Leukemia Home > Chronic Leukemia
Chronic leukemia is a slowly progressing cancer that starts in blood-forming tissue and causes the production of abnormal blood cells. There are two main types: chronic lymphocytic leukemia (CLL) and chronic myeloid leukemia (CML), both of which primarily affect adults. Most people with CML have a gene mutation (change) called the Philadelphia chromosome. The cause of CLL is not known; however, some of the risk factors for the disease include having a family history of the disease and being middle-aged or older, male, or Caucasian.
Leukemia is cancer that starts in blood-forming tissue and causes large numbers of blood cells to be produced and enter the bloodstream. Each year, about 29,000 adults and 2,000 children in the United States are diagnosed with leukemia. Leukemia is either chronic (gets worse slowly) or acute (gets worse quickly). In early stages of chronic leukemia, the abnormal blood cells can still do their work, and people with chronic leukemia may not have any symptoms of the cancer. However, as the cancer slowly progresses, symptoms of chronic leukemia will appear as the number of leukemia cells in the blood rises.
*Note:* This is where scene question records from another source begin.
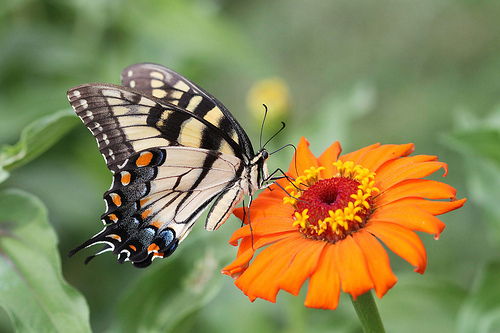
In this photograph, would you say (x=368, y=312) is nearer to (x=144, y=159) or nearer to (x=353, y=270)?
(x=353, y=270)

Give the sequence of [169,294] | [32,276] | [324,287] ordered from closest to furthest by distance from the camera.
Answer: [324,287]
[32,276]
[169,294]

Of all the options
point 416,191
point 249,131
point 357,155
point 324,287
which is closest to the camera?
point 324,287

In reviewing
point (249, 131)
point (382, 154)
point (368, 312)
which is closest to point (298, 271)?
point (368, 312)

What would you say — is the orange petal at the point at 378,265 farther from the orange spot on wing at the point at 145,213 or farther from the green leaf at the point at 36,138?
the green leaf at the point at 36,138

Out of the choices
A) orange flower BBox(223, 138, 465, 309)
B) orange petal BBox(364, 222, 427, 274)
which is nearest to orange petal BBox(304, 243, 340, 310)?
orange flower BBox(223, 138, 465, 309)

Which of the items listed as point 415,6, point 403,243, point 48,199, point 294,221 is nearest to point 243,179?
point 294,221

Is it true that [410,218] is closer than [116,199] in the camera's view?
Yes

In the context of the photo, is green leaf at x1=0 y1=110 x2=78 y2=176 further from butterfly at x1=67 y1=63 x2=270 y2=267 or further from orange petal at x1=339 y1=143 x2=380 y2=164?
orange petal at x1=339 y1=143 x2=380 y2=164

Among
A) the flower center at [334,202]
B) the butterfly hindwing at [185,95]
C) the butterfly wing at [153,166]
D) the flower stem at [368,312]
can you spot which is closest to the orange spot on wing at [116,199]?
the butterfly wing at [153,166]
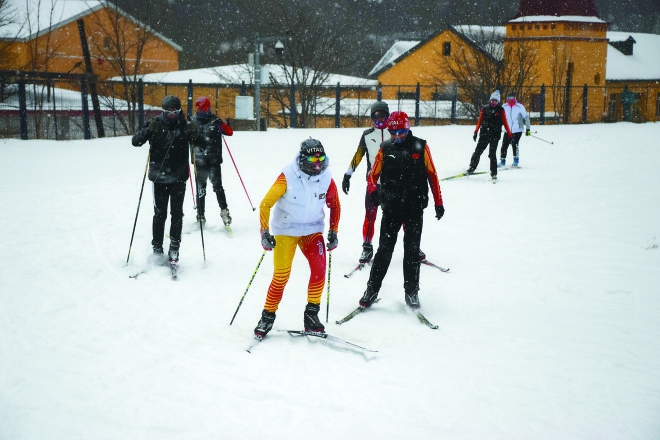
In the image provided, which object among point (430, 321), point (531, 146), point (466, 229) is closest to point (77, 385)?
point (430, 321)

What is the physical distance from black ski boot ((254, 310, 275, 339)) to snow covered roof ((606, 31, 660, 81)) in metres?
49.5

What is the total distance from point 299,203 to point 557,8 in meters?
45.1

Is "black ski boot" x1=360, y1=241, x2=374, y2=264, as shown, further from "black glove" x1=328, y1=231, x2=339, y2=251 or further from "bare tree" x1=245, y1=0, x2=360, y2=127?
"bare tree" x1=245, y1=0, x2=360, y2=127

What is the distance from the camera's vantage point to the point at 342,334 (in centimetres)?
580

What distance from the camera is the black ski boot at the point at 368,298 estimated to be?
20.7ft

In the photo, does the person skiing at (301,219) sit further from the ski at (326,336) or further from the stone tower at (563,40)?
the stone tower at (563,40)

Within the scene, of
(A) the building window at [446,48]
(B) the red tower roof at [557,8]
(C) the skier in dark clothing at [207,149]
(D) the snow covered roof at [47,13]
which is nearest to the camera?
(C) the skier in dark clothing at [207,149]

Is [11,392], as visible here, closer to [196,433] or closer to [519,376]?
[196,433]

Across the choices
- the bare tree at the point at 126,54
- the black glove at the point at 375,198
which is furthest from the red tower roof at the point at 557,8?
the black glove at the point at 375,198

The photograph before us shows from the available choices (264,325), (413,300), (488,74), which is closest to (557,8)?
(488,74)

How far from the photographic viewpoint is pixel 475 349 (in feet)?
17.9

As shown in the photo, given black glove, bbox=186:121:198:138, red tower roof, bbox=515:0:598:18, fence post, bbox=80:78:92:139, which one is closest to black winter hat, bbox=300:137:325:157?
black glove, bbox=186:121:198:138

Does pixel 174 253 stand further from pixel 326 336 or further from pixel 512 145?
pixel 512 145

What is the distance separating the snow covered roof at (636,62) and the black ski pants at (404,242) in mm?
48308
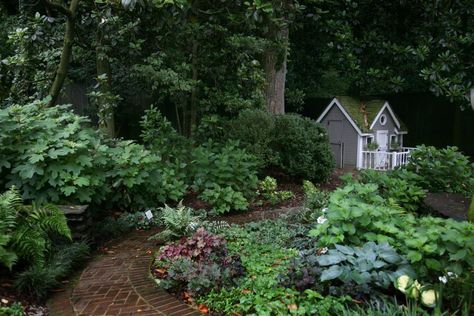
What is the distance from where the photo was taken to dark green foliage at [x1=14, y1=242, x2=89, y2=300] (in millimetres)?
3428

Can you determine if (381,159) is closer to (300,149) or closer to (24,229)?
(300,149)

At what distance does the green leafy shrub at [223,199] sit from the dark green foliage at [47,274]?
2098mm

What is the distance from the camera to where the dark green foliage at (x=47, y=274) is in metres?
3.43

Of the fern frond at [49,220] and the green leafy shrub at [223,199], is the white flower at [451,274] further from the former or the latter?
the green leafy shrub at [223,199]

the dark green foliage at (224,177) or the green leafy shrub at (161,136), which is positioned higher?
the green leafy shrub at (161,136)

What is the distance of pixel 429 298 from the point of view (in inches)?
110

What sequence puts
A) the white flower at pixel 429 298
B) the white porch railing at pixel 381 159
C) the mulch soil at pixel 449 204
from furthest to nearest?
1. the white porch railing at pixel 381 159
2. the mulch soil at pixel 449 204
3. the white flower at pixel 429 298

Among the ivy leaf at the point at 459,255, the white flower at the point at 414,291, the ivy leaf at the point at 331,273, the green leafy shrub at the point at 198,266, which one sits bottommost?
the green leafy shrub at the point at 198,266

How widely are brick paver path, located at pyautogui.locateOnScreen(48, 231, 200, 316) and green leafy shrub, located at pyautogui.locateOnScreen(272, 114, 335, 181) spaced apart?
162 inches

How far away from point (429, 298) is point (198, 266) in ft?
5.47

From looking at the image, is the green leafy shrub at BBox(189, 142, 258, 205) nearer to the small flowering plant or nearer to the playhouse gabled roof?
the small flowering plant

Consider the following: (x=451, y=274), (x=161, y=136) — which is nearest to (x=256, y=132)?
(x=161, y=136)

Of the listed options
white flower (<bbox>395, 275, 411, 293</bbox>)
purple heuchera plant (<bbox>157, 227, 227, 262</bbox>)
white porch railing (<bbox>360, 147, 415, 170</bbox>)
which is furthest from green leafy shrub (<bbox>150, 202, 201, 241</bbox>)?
white porch railing (<bbox>360, 147, 415, 170</bbox>)

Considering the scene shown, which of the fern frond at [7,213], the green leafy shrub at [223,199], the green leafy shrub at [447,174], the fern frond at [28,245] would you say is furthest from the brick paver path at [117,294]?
the green leafy shrub at [447,174]
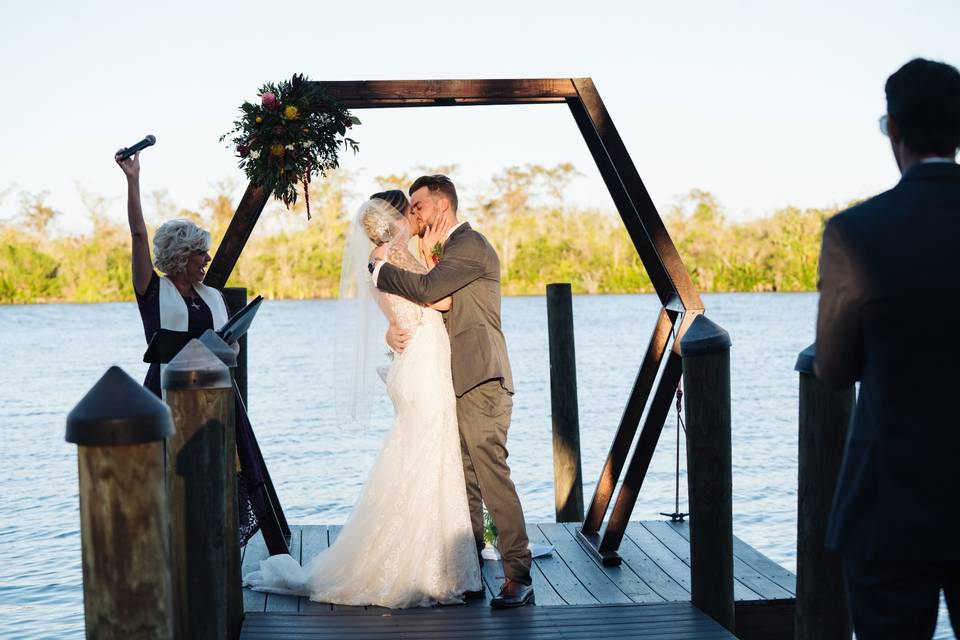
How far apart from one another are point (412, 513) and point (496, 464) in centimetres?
46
Blood cells form in the bone marrow. Bone marrow is the soft material in the center of most bones. Immature blood cells are called stem cells and blasts. Most blood cells mature in the bone marrow and then move into the blood vessels. Blood flowing through the blood vessels and heart is called the peripheral blood.
Chronic Leukemia Cells
In people with chronic leukemia, the bone marrow produces abnormal white blood cells, which are leukemia cells. At first, leukemia cells function almost normally. However, in time, they may crowd out normal white blood cells, red blood cells, and platelets, which makes it hard for blood to do its work. This may result in infection, anemia, and easy bleeding.